WORK TO BE COMPLETED:
Reproduce the passage from the Power Grid text below, starting at "PGCIL has emerged" and ending at "of the country.", with every word kept the same.

ARTICLE:
Its vast transmission network wheels more than 45 per cent of the power in the country. The availability of this huge transmission network is consistently maintained over 99 per cent through deployment of state-of-the-art operation and maintenance techniques at par with global standards.

PGCIL has emerged as a strong player in South Asia and is playing an active role in formation of a strong South Asian Association for Regional Cooperation (SAARC) grid for effective utilisation of resources for mutual benefits. Presently, various electrical interconnections exist between India & Bhutan, India & Nepal and India & Bangladesh and these inter-connections are further being strengthened for substantial exchange of power across the borders. The corporation is also offering consultancy services to various National clients & International clients, including many South Asian, African, and Middle East countries.

As on June 30, 2017, Power Grid owns & operates around 1,40,723 ckm of Extra High Voltage (EHV) transmission lines spread over the length and breadth of the country.

RECORD LIST:
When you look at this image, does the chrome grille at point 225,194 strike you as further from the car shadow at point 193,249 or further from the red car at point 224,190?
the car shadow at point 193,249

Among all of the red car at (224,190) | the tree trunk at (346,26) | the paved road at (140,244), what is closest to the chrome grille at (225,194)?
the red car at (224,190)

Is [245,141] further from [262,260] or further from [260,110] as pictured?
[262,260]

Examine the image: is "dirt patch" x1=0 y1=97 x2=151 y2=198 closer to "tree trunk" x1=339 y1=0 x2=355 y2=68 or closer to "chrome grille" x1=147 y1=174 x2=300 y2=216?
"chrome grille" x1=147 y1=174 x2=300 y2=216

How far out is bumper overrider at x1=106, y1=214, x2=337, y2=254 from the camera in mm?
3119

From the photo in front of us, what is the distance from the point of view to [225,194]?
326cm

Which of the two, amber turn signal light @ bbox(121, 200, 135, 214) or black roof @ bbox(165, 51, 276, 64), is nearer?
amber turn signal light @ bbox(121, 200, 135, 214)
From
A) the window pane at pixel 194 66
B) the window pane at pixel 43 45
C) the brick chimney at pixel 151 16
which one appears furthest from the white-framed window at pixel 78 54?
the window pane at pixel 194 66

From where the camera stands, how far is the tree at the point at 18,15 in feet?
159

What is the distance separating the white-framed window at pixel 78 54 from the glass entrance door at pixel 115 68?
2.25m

RESULT BELOW:
PGCIL has emerged as a strong player in South Asia and is playing an active role in formation of a strong South Asian Association for Regional Cooperation (SAARC) grid for effective utilisation of resources for mutual benefits. Presently, various electrical interconnections exist between India & Bhutan, India & Nepal and India & Bangladesh and these inter-connections are further being strengthened for substantial exchange of power across the borders. The corporation is also offering consultancy services to various National clients & International clients, including many South Asian, African, and Middle East countries.

As on June 30, 2017, Power Grid owns & operates around 1,40,723 ckm of Extra High Voltage (EHV) transmission lines spread over the length and breadth of the country.